▸ Document extract:
According to a letter dated August 19 from the County Prosecutor’s Office, “local ordinances cannot regulate where state ordinances have prohibited regulation, and such is the case here. The above state statutes are quite clear that the County may not regulate unless a full conversion has occurred.”

Based on this letter, the County's Planning and Development Services Department has stated that it will not impose the moratorium required by the County Code.

So I should be happy about the County's sudden conversion to the necessity of following state law. Right?

Well --

It's a pretty big deal when the executive branch decides not to enforce a law on the books. I'm sure that we all want to make sure that the relevant County Code provision really is void, or invalid, or preempted, before the Planning and Development Services Department nullifies a law passed by our legislative branch.

I’m probably dense, but the problem that I’m having is that I can’t find a state law or regulation that prohibits the County’s regulation.

And so, I’ve written the County to ask for more information. For the truly dedicated, here’s the letter.

And what follows is a condensed version:

State law requires the County to impose a six-year moratorium, and to deny permits and applications, when the state Department of Natural Resources issues a “notice of conversion.” DNR hasn’t issued such a notice (more on conversion in a moment).

▸ What this exercise asks:
1. List every office or department named in the post on the County moratorium.
2. Copy out the post on the County moratorium from "It's a pretty" to "in a moment).".
3. Write what comes next in the post on the County moratorium, picking up after its final sentence.

▸ The data:
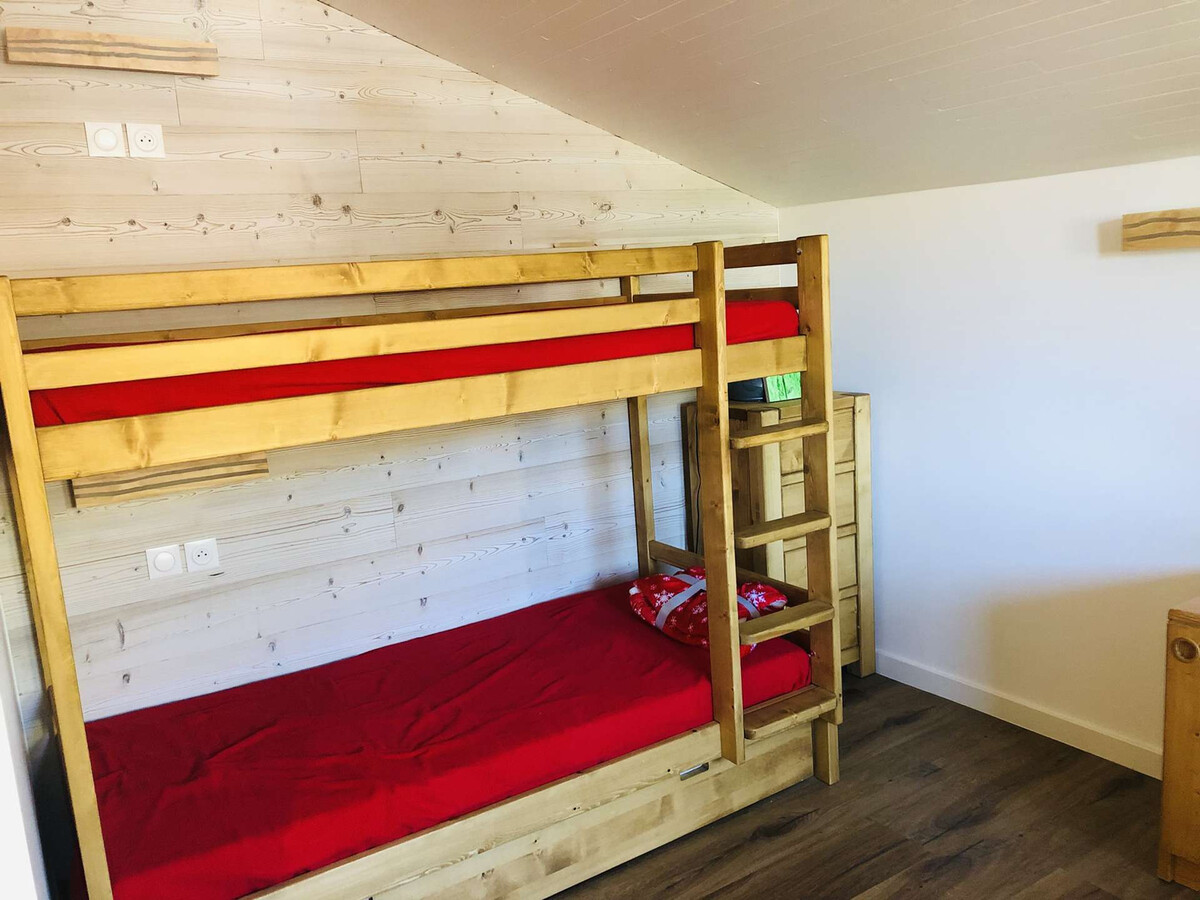 Studio 4 pers aux Avanchers-Valmorel, pied des pistes - Photo 7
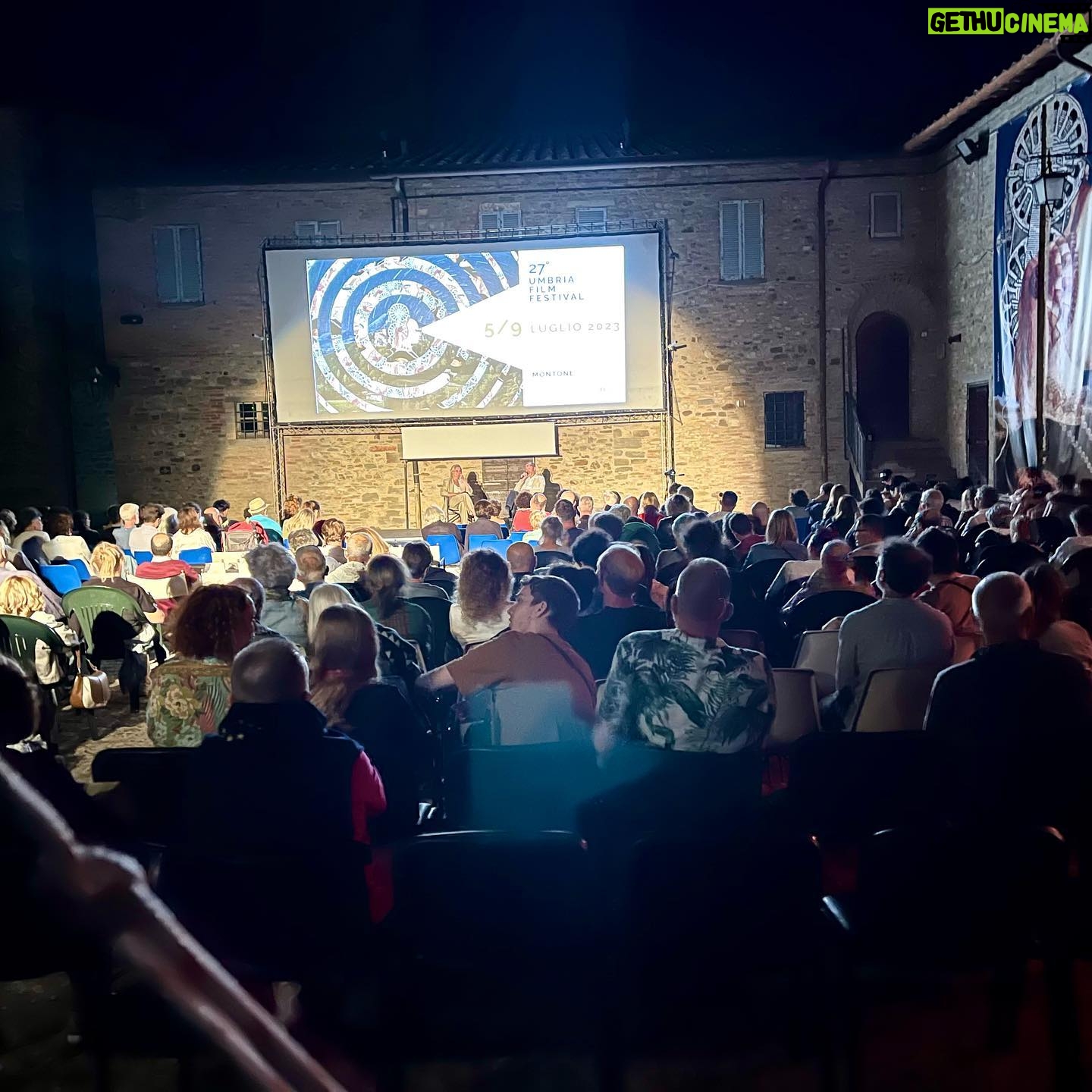 Trine Dyrholm - 2.6K Likes - The Magic Keyšļøš„Thank you so much @umbriafilmfestival for this unique experience. The magical ceremony in Montone and the breathtakingly beautiful landscape of Umbriašš®š¹Thank you to the 2 lovely artistic directors Teresa and Rachele for inviting me for this great honour and a special thank to Pigi for taking so good care of us at the beautiful @borgocardanetoā¤ļø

▸ Results of the tasks:
1.
County Prosecutor's Office
Planning and Development Services Department
Department of Natural Resources (DNR)

2.
It's a pretty big deal when the executive branch decides not to enforce a law on the books. I'm sure that we all want to make sure that the relevant County Code provision really is void, or invalid, or preempted, before the Planning and Development Services Department nullifies a law passed by our legislative branch.

I’m probably dense, but the problem that I’m having is that I can’t find a state law or regulation that prohibits the County’s regulation.

And so, I’ve written the County to ask for more information. For the truly dedicated, here’s the letter.

And what follows is a condensed version:

State law requires the County to impose a six-year moratorium, and to deny permits and applications, when the state Department of Natural Resources issues a “notice of conversion.” DNR hasn’t issued such a notice (more on conversion in a moment).

3.
But state law doesn’t say that that County can’t impose a moratorium on new applications when unauthorized timber harvest has taken place. In fact, state law authorizes the County to adopt “additional or more stringent regulations,” as long as they are not inconsistent “with the forest practices regulations enacted under this chapter.”

It's entirely possible that I missed something, but I didn’t find any forest practice regulations that are inconsistent with the County Code moratorium provisions. What I did find was a requirement stating that, “if the forest practice takes place without a required application or notification, then the provisions of RCW 76.09.060 (3)(b)(i) regarding the six-year moratorium apply.” WAC 222-20-050(3).

That actually sounds pretty consistent with the County’s code. The forest practices on Cherry Point took place without a required application or notification, so the County imposes a moratorium. And my question is: where does state law "prohibit" the County from implementing the County Code?

One reason for the confusion might be the difference between the actual state law governing the County's authority to adopt “additional or more stringent regulations” (RCW 27.09.240(6)), and the version that the Prosecuting Attorney’s Office apparently is contemplating. Here’s how the Prosecuting Attorney’s memo described the law:

RCW 76.09.240(6)(a) indicates that “no county…shall adopt or enforce any law…pertaining to forest practice, except…That exercise of such authority may regulate forest practices only…Where…the lands have been or will be converted…”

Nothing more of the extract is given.